WASHINGTON -- Sen. Marco Rubio is on a breathless rise, a testament to his political skill and demographic appeal that last week saw him delivering the Republican State of the Union response and appearing on the cover of Time as “The Republican Savior.”
But behind the scenes is a relentless, methodical effort to build the Rubio brand, aided by a team of strategists and media handlers positioning the 41-year-old Floridian for an expected presidential run.
They include members of Rubio’s Senate staff and presidential campaign veterans who work for the political committee Rubio formed ostensibly to help elect other conservatives.
Instead the Reclaim America PAC has focused on consultants and building a national fundraising network. Last year, his PAC spent more than $1.7 million, with the vast majority going toward staff and fundraising, and about $110,000 going to other candidates, according to the Center for Responsive Politics.
“It connotes a machine, someone who is grooming his image for a jump to higher position,” said the center’s executive director Sheila Krumholz.
Rubio’s team plots policy and publicity moves, including his recent foray into the immigration debate. He was among eight senators working on a proposal, but Rubio took them by surprise — and ensured he would be front and center — with a Wall Street Journal piece laying out the framework before the group announced it.
The Rubio machine cultivates the image of a new breed of Republican, youthful, and as at ease talking about Tupac and the Miami Dolphins as talking about budget deficits. At the same time, advisors dole out nuggets to the news media, they aggressively contest even the smallest points in articles.
The political fascination with Rubio has made it easier for his team to build helpful story lines. When he first took office in the U.S. Senate, it was Rubio the humble, political star keeping his head down. That followed with periodic “major” policy rollouts — foreign policy, job creation, the middle class. When Rubio gives a speech, it’s invariably a “major” address. A young assistant is always there to record it on video and take photographs.
“It’s almost like he’s the Backstreet Boy of American politics, a Hollywood creation of what a model political candidate should be,” said Chris Ingram, a Republican communications consultant from Tampa who has been critical of Rubio. “He has to deliver on the hype but from a P.R. perspective, it’s textbook.”
And constant. Last week, Rubio issued 17 press releases. By comparison, former vice presidential candidate Paul Ryan, another potential 2016 candidate, released three.
Behind the scenes
Rubio’s political inner circle includes PAC employees Heath Thompson and Terry Sullivan, two operatives who made their names in South Carolina’s bare-knuckled political culture and are close with former Sen. Jim DeMint. The hyper-competitive Thompson is a college football fanatic more comfortable in a baseball cap than suit and tie.

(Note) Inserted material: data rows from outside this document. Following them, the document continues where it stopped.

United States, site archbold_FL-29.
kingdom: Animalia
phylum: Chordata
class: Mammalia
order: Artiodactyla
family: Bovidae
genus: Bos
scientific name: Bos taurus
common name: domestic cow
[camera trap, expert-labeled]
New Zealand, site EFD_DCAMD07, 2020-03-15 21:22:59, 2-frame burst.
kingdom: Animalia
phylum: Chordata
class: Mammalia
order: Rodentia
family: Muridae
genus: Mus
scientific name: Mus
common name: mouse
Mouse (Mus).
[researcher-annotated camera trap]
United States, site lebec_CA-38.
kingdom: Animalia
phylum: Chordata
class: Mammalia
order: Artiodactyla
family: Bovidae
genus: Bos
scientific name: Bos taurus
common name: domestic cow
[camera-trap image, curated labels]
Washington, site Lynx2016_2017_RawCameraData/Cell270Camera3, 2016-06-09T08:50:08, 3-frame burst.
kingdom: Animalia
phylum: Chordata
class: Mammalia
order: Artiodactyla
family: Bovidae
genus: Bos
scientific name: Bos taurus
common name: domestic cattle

For broad messaging strategy, there is the roguishly charming Todd Harris who knows practically everybody in the political media and is never shy about excoriating reporters.
The Senate staff includes Alberto Martinez, who goes back to Rubio’s days as speaker of the Florida House and can anticipate where critics might attack Rubio, and Alex Burgos, another Rubio campaign alum and true believer who pushes back at any hint of negativity in Rubio coverage.